Pero mucho antes de ese momento épico, concretamente hace dos décadas, aquel niño de cuatro años se subía por primera vez a una tabla de ‘snowboard’y comenzaba sin saberlo una trayectoria ejemplar de superación.

El precio de esa vocación habrá sido probablemente una sucesión de madrugones para llevar al pequeño Regino a Sierra Nevada, a Aragón, quién sabe hasta dónde. A la primera cumbre donde hubiera un poco de nieve para que pudiera desplegar y pulir las destrezas, el equilibrio; a dominar el vértigo y la posición del cuerpo; a saber caerse y superar los miedos. Y luego, claro, la soledad previsible de los deportistas minoritarios, sin ayudas ni apoyo de nadie, ejerciendo de bichos raros. Pienso en Regino y me acuerdo de esos nadadores que cada día sin tregua están a las cinco y media de la madrugada en la piscina. O en el atleta o el ciclista que cada amanecer desafían a la escarcha para pelearle una décima de segundo al cronómetro y tocar cajón en la siguiente prueba del calendario. A veces con un bocadillo para ir tirando; otras estudiando en el autobús de regreso, evitando que los párpados sucumban al cansancio y al día siguiente puedas dar la talla en el instituto. Y, quizá, sólo quizá, algún día digan tu nombre en el telediario.

______

• **TAREA ESCRITA A**
Según el fragmento, ¿a qué hora están cada día en la piscina los nadadores mencionados?
• **TAREA ESCRITA B**
Imprime la parte del fragmento que se abre con las palabras que contienen "Pero mucho antes" y se cierra con "ejemplar de superación.".
Los registros no tienen relación alguna con el fragmento.

• **LÍNEAS DE DATOS**
______

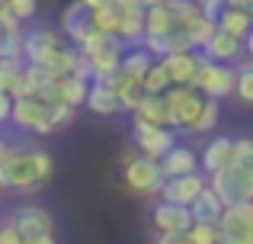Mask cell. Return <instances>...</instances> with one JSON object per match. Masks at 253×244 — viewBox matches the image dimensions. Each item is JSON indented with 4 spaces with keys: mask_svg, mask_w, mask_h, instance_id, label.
I'll list each match as a JSON object with an SVG mask.
<instances>
[{
    "mask_svg": "<svg viewBox=\"0 0 253 244\" xmlns=\"http://www.w3.org/2000/svg\"><path fill=\"white\" fill-rule=\"evenodd\" d=\"M10 225L19 238H39V235H55V219L45 206H16L10 215Z\"/></svg>",
    "mask_w": 253,
    "mask_h": 244,
    "instance_id": "cell-10",
    "label": "cell"
},
{
    "mask_svg": "<svg viewBox=\"0 0 253 244\" xmlns=\"http://www.w3.org/2000/svg\"><path fill=\"white\" fill-rule=\"evenodd\" d=\"M16 29H23V23H19V19L6 10V3H3V10H0V32H16Z\"/></svg>",
    "mask_w": 253,
    "mask_h": 244,
    "instance_id": "cell-38",
    "label": "cell"
},
{
    "mask_svg": "<svg viewBox=\"0 0 253 244\" xmlns=\"http://www.w3.org/2000/svg\"><path fill=\"white\" fill-rule=\"evenodd\" d=\"M6 10H10L13 16L19 19V23H26V19H32V16H36L39 0H6Z\"/></svg>",
    "mask_w": 253,
    "mask_h": 244,
    "instance_id": "cell-35",
    "label": "cell"
},
{
    "mask_svg": "<svg viewBox=\"0 0 253 244\" xmlns=\"http://www.w3.org/2000/svg\"><path fill=\"white\" fill-rule=\"evenodd\" d=\"M189 219L192 222H205V225H218V219H221V212H224V202L218 199L215 193L209 190V183H205V190L196 196V199L189 202Z\"/></svg>",
    "mask_w": 253,
    "mask_h": 244,
    "instance_id": "cell-21",
    "label": "cell"
},
{
    "mask_svg": "<svg viewBox=\"0 0 253 244\" xmlns=\"http://www.w3.org/2000/svg\"><path fill=\"white\" fill-rule=\"evenodd\" d=\"M55 177V157L42 148H13L0 161V190L36 193Z\"/></svg>",
    "mask_w": 253,
    "mask_h": 244,
    "instance_id": "cell-1",
    "label": "cell"
},
{
    "mask_svg": "<svg viewBox=\"0 0 253 244\" xmlns=\"http://www.w3.org/2000/svg\"><path fill=\"white\" fill-rule=\"evenodd\" d=\"M23 244H58L55 235H39V238H26Z\"/></svg>",
    "mask_w": 253,
    "mask_h": 244,
    "instance_id": "cell-41",
    "label": "cell"
},
{
    "mask_svg": "<svg viewBox=\"0 0 253 244\" xmlns=\"http://www.w3.org/2000/svg\"><path fill=\"white\" fill-rule=\"evenodd\" d=\"M218 119H221V106H218V100H202V109H199L196 122L189 125V132H196V135H209V132L218 129Z\"/></svg>",
    "mask_w": 253,
    "mask_h": 244,
    "instance_id": "cell-27",
    "label": "cell"
},
{
    "mask_svg": "<svg viewBox=\"0 0 253 244\" xmlns=\"http://www.w3.org/2000/svg\"><path fill=\"white\" fill-rule=\"evenodd\" d=\"M189 87H196L205 100H218L221 103L224 97L234 94V64L209 61V58L199 51V71H196V77H192Z\"/></svg>",
    "mask_w": 253,
    "mask_h": 244,
    "instance_id": "cell-5",
    "label": "cell"
},
{
    "mask_svg": "<svg viewBox=\"0 0 253 244\" xmlns=\"http://www.w3.org/2000/svg\"><path fill=\"white\" fill-rule=\"evenodd\" d=\"M90 32H93L90 10H86L81 0H74V3L64 6V13H61V36H64V42H71L77 49V45H81Z\"/></svg>",
    "mask_w": 253,
    "mask_h": 244,
    "instance_id": "cell-14",
    "label": "cell"
},
{
    "mask_svg": "<svg viewBox=\"0 0 253 244\" xmlns=\"http://www.w3.org/2000/svg\"><path fill=\"white\" fill-rule=\"evenodd\" d=\"M192 225L189 209L186 206H170V202H157L154 206V228L164 235H186Z\"/></svg>",
    "mask_w": 253,
    "mask_h": 244,
    "instance_id": "cell-17",
    "label": "cell"
},
{
    "mask_svg": "<svg viewBox=\"0 0 253 244\" xmlns=\"http://www.w3.org/2000/svg\"><path fill=\"white\" fill-rule=\"evenodd\" d=\"M196 3V10H199V16H205V19H211L215 23L218 19V13L228 6V0H192Z\"/></svg>",
    "mask_w": 253,
    "mask_h": 244,
    "instance_id": "cell-37",
    "label": "cell"
},
{
    "mask_svg": "<svg viewBox=\"0 0 253 244\" xmlns=\"http://www.w3.org/2000/svg\"><path fill=\"white\" fill-rule=\"evenodd\" d=\"M154 244H192V241L186 238V235H164V232H161Z\"/></svg>",
    "mask_w": 253,
    "mask_h": 244,
    "instance_id": "cell-40",
    "label": "cell"
},
{
    "mask_svg": "<svg viewBox=\"0 0 253 244\" xmlns=\"http://www.w3.org/2000/svg\"><path fill=\"white\" fill-rule=\"evenodd\" d=\"M0 193H3V190H0Z\"/></svg>",
    "mask_w": 253,
    "mask_h": 244,
    "instance_id": "cell-47",
    "label": "cell"
},
{
    "mask_svg": "<svg viewBox=\"0 0 253 244\" xmlns=\"http://www.w3.org/2000/svg\"><path fill=\"white\" fill-rule=\"evenodd\" d=\"M0 58L3 61H23V29L0 32Z\"/></svg>",
    "mask_w": 253,
    "mask_h": 244,
    "instance_id": "cell-32",
    "label": "cell"
},
{
    "mask_svg": "<svg viewBox=\"0 0 253 244\" xmlns=\"http://www.w3.org/2000/svg\"><path fill=\"white\" fill-rule=\"evenodd\" d=\"M211 32H215V23L211 19H205V16H196L189 26H186V39H189V45H192V51H199L205 42L211 39Z\"/></svg>",
    "mask_w": 253,
    "mask_h": 244,
    "instance_id": "cell-30",
    "label": "cell"
},
{
    "mask_svg": "<svg viewBox=\"0 0 253 244\" xmlns=\"http://www.w3.org/2000/svg\"><path fill=\"white\" fill-rule=\"evenodd\" d=\"M231 148H234V138H228V135L211 138V142L202 148V157H199V170L209 177V174H215V170H221L224 164H231Z\"/></svg>",
    "mask_w": 253,
    "mask_h": 244,
    "instance_id": "cell-19",
    "label": "cell"
},
{
    "mask_svg": "<svg viewBox=\"0 0 253 244\" xmlns=\"http://www.w3.org/2000/svg\"><path fill=\"white\" fill-rule=\"evenodd\" d=\"M135 119L151 122V125H167V109H164V97L144 94L141 103L135 106Z\"/></svg>",
    "mask_w": 253,
    "mask_h": 244,
    "instance_id": "cell-26",
    "label": "cell"
},
{
    "mask_svg": "<svg viewBox=\"0 0 253 244\" xmlns=\"http://www.w3.org/2000/svg\"><path fill=\"white\" fill-rule=\"evenodd\" d=\"M234 97L244 103V106H250L253 103V64L250 61H237L234 68Z\"/></svg>",
    "mask_w": 253,
    "mask_h": 244,
    "instance_id": "cell-28",
    "label": "cell"
},
{
    "mask_svg": "<svg viewBox=\"0 0 253 244\" xmlns=\"http://www.w3.org/2000/svg\"><path fill=\"white\" fill-rule=\"evenodd\" d=\"M131 138H135L138 154L151 157V161H161L173 145H176V132L173 129H167V125H151V122H141V119H135V125H131Z\"/></svg>",
    "mask_w": 253,
    "mask_h": 244,
    "instance_id": "cell-9",
    "label": "cell"
},
{
    "mask_svg": "<svg viewBox=\"0 0 253 244\" xmlns=\"http://www.w3.org/2000/svg\"><path fill=\"white\" fill-rule=\"evenodd\" d=\"M199 51H202L209 61L234 64V61H241V58L247 55V42H244V39L228 36V32H221V29H215V32H211V39H209V42H205Z\"/></svg>",
    "mask_w": 253,
    "mask_h": 244,
    "instance_id": "cell-13",
    "label": "cell"
},
{
    "mask_svg": "<svg viewBox=\"0 0 253 244\" xmlns=\"http://www.w3.org/2000/svg\"><path fill=\"white\" fill-rule=\"evenodd\" d=\"M231 161H234V164H250V167H253V142H250V138H234Z\"/></svg>",
    "mask_w": 253,
    "mask_h": 244,
    "instance_id": "cell-36",
    "label": "cell"
},
{
    "mask_svg": "<svg viewBox=\"0 0 253 244\" xmlns=\"http://www.w3.org/2000/svg\"><path fill=\"white\" fill-rule=\"evenodd\" d=\"M10 106H13V97L10 94H0V125L10 122Z\"/></svg>",
    "mask_w": 253,
    "mask_h": 244,
    "instance_id": "cell-39",
    "label": "cell"
},
{
    "mask_svg": "<svg viewBox=\"0 0 253 244\" xmlns=\"http://www.w3.org/2000/svg\"><path fill=\"white\" fill-rule=\"evenodd\" d=\"M122 180H125V187L138 196H157L164 177H161L157 161H151V157H144V154H128L125 157V167H122Z\"/></svg>",
    "mask_w": 253,
    "mask_h": 244,
    "instance_id": "cell-7",
    "label": "cell"
},
{
    "mask_svg": "<svg viewBox=\"0 0 253 244\" xmlns=\"http://www.w3.org/2000/svg\"><path fill=\"white\" fill-rule=\"evenodd\" d=\"M151 64H154V58H151L148 51L141 49V45H135V49H125L122 58H119V71H122L125 77H131V81H141V77L148 74Z\"/></svg>",
    "mask_w": 253,
    "mask_h": 244,
    "instance_id": "cell-23",
    "label": "cell"
},
{
    "mask_svg": "<svg viewBox=\"0 0 253 244\" xmlns=\"http://www.w3.org/2000/svg\"><path fill=\"white\" fill-rule=\"evenodd\" d=\"M164 109H167V129H186L196 122L205 97L196 87H167L164 90Z\"/></svg>",
    "mask_w": 253,
    "mask_h": 244,
    "instance_id": "cell-6",
    "label": "cell"
},
{
    "mask_svg": "<svg viewBox=\"0 0 253 244\" xmlns=\"http://www.w3.org/2000/svg\"><path fill=\"white\" fill-rule=\"evenodd\" d=\"M218 244H253V202L224 206L218 219Z\"/></svg>",
    "mask_w": 253,
    "mask_h": 244,
    "instance_id": "cell-8",
    "label": "cell"
},
{
    "mask_svg": "<svg viewBox=\"0 0 253 244\" xmlns=\"http://www.w3.org/2000/svg\"><path fill=\"white\" fill-rule=\"evenodd\" d=\"M209 190L224 202V206H237V202L253 199V167L250 164H224L221 170L205 177Z\"/></svg>",
    "mask_w": 253,
    "mask_h": 244,
    "instance_id": "cell-4",
    "label": "cell"
},
{
    "mask_svg": "<svg viewBox=\"0 0 253 244\" xmlns=\"http://www.w3.org/2000/svg\"><path fill=\"white\" fill-rule=\"evenodd\" d=\"M3 3H6V0H0V10H3Z\"/></svg>",
    "mask_w": 253,
    "mask_h": 244,
    "instance_id": "cell-46",
    "label": "cell"
},
{
    "mask_svg": "<svg viewBox=\"0 0 253 244\" xmlns=\"http://www.w3.org/2000/svg\"><path fill=\"white\" fill-rule=\"evenodd\" d=\"M6 151H10V145H6L3 138H0V161H3V157H6Z\"/></svg>",
    "mask_w": 253,
    "mask_h": 244,
    "instance_id": "cell-45",
    "label": "cell"
},
{
    "mask_svg": "<svg viewBox=\"0 0 253 244\" xmlns=\"http://www.w3.org/2000/svg\"><path fill=\"white\" fill-rule=\"evenodd\" d=\"M170 32H173V16H170L167 3L144 6V36H170Z\"/></svg>",
    "mask_w": 253,
    "mask_h": 244,
    "instance_id": "cell-24",
    "label": "cell"
},
{
    "mask_svg": "<svg viewBox=\"0 0 253 244\" xmlns=\"http://www.w3.org/2000/svg\"><path fill=\"white\" fill-rule=\"evenodd\" d=\"M202 190H205V174H202V170H196V174L164 180L161 190H157V196H161V202H170V206H189Z\"/></svg>",
    "mask_w": 253,
    "mask_h": 244,
    "instance_id": "cell-11",
    "label": "cell"
},
{
    "mask_svg": "<svg viewBox=\"0 0 253 244\" xmlns=\"http://www.w3.org/2000/svg\"><path fill=\"white\" fill-rule=\"evenodd\" d=\"M106 84L112 87V94H116L119 106H122V113H135V106L141 103L144 90H141V81H131V77H125L122 71H116L112 77H106Z\"/></svg>",
    "mask_w": 253,
    "mask_h": 244,
    "instance_id": "cell-20",
    "label": "cell"
},
{
    "mask_svg": "<svg viewBox=\"0 0 253 244\" xmlns=\"http://www.w3.org/2000/svg\"><path fill=\"white\" fill-rule=\"evenodd\" d=\"M186 238L192 244H218V225H205V222H192Z\"/></svg>",
    "mask_w": 253,
    "mask_h": 244,
    "instance_id": "cell-34",
    "label": "cell"
},
{
    "mask_svg": "<svg viewBox=\"0 0 253 244\" xmlns=\"http://www.w3.org/2000/svg\"><path fill=\"white\" fill-rule=\"evenodd\" d=\"M167 87H173V84H170V77H167V71H164V64H161V61H154V64L148 68V74L141 77V90H144V94L161 97Z\"/></svg>",
    "mask_w": 253,
    "mask_h": 244,
    "instance_id": "cell-29",
    "label": "cell"
},
{
    "mask_svg": "<svg viewBox=\"0 0 253 244\" xmlns=\"http://www.w3.org/2000/svg\"><path fill=\"white\" fill-rule=\"evenodd\" d=\"M84 106L90 109V113H96V116H119L122 113L116 94H112V87L106 81H90L86 97H84Z\"/></svg>",
    "mask_w": 253,
    "mask_h": 244,
    "instance_id": "cell-18",
    "label": "cell"
},
{
    "mask_svg": "<svg viewBox=\"0 0 253 244\" xmlns=\"http://www.w3.org/2000/svg\"><path fill=\"white\" fill-rule=\"evenodd\" d=\"M161 64H164L173 87H189L199 71V51H173V55L161 58Z\"/></svg>",
    "mask_w": 253,
    "mask_h": 244,
    "instance_id": "cell-16",
    "label": "cell"
},
{
    "mask_svg": "<svg viewBox=\"0 0 253 244\" xmlns=\"http://www.w3.org/2000/svg\"><path fill=\"white\" fill-rule=\"evenodd\" d=\"M215 29L228 32L234 39H250V29H253V19H250V10H234V6H224L215 19Z\"/></svg>",
    "mask_w": 253,
    "mask_h": 244,
    "instance_id": "cell-22",
    "label": "cell"
},
{
    "mask_svg": "<svg viewBox=\"0 0 253 244\" xmlns=\"http://www.w3.org/2000/svg\"><path fill=\"white\" fill-rule=\"evenodd\" d=\"M81 58L90 68V81H106L119 71V58L125 51V42L119 36H109V32H96L93 29L90 36L77 45Z\"/></svg>",
    "mask_w": 253,
    "mask_h": 244,
    "instance_id": "cell-3",
    "label": "cell"
},
{
    "mask_svg": "<svg viewBox=\"0 0 253 244\" xmlns=\"http://www.w3.org/2000/svg\"><path fill=\"white\" fill-rule=\"evenodd\" d=\"M61 45H64V36L55 29H45V26L23 32V64H42Z\"/></svg>",
    "mask_w": 253,
    "mask_h": 244,
    "instance_id": "cell-12",
    "label": "cell"
},
{
    "mask_svg": "<svg viewBox=\"0 0 253 244\" xmlns=\"http://www.w3.org/2000/svg\"><path fill=\"white\" fill-rule=\"evenodd\" d=\"M77 109L64 106L58 100H36V97H13L10 122L19 132H36V135H51L74 122Z\"/></svg>",
    "mask_w": 253,
    "mask_h": 244,
    "instance_id": "cell-2",
    "label": "cell"
},
{
    "mask_svg": "<svg viewBox=\"0 0 253 244\" xmlns=\"http://www.w3.org/2000/svg\"><path fill=\"white\" fill-rule=\"evenodd\" d=\"M228 6H234V10H250L253 0H228Z\"/></svg>",
    "mask_w": 253,
    "mask_h": 244,
    "instance_id": "cell-43",
    "label": "cell"
},
{
    "mask_svg": "<svg viewBox=\"0 0 253 244\" xmlns=\"http://www.w3.org/2000/svg\"><path fill=\"white\" fill-rule=\"evenodd\" d=\"M81 3L86 6V10H96V6H109L112 0H81Z\"/></svg>",
    "mask_w": 253,
    "mask_h": 244,
    "instance_id": "cell-42",
    "label": "cell"
},
{
    "mask_svg": "<svg viewBox=\"0 0 253 244\" xmlns=\"http://www.w3.org/2000/svg\"><path fill=\"white\" fill-rule=\"evenodd\" d=\"M86 87H90V81H84V77H58V100L71 109H81Z\"/></svg>",
    "mask_w": 253,
    "mask_h": 244,
    "instance_id": "cell-25",
    "label": "cell"
},
{
    "mask_svg": "<svg viewBox=\"0 0 253 244\" xmlns=\"http://www.w3.org/2000/svg\"><path fill=\"white\" fill-rule=\"evenodd\" d=\"M141 6H157V3H167V0H138Z\"/></svg>",
    "mask_w": 253,
    "mask_h": 244,
    "instance_id": "cell-44",
    "label": "cell"
},
{
    "mask_svg": "<svg viewBox=\"0 0 253 244\" xmlns=\"http://www.w3.org/2000/svg\"><path fill=\"white\" fill-rule=\"evenodd\" d=\"M167 10L173 16V29H186V26L199 16V10H196L192 0H167Z\"/></svg>",
    "mask_w": 253,
    "mask_h": 244,
    "instance_id": "cell-31",
    "label": "cell"
},
{
    "mask_svg": "<svg viewBox=\"0 0 253 244\" xmlns=\"http://www.w3.org/2000/svg\"><path fill=\"white\" fill-rule=\"evenodd\" d=\"M157 167H161V177H164V180H170V177L196 174V170H199V154L192 148H186V145H173L167 154L157 161Z\"/></svg>",
    "mask_w": 253,
    "mask_h": 244,
    "instance_id": "cell-15",
    "label": "cell"
},
{
    "mask_svg": "<svg viewBox=\"0 0 253 244\" xmlns=\"http://www.w3.org/2000/svg\"><path fill=\"white\" fill-rule=\"evenodd\" d=\"M19 74H23V61H3V58H0V94L13 97Z\"/></svg>",
    "mask_w": 253,
    "mask_h": 244,
    "instance_id": "cell-33",
    "label": "cell"
}]
</instances>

______

• **RESULTADO DEL EJERCICIO A**
A las cinco y media de la madrugada.

• **RESULTADO DEL EJERCICIO B**
Pero mucho antes de ese momento épico, concretamente hace dos décadas, aquel niño de cuatro años se subía por primera vez a una tabla de ‘snowboard’y comenzaba sin saberlo una trayectoria ejemplar de superación.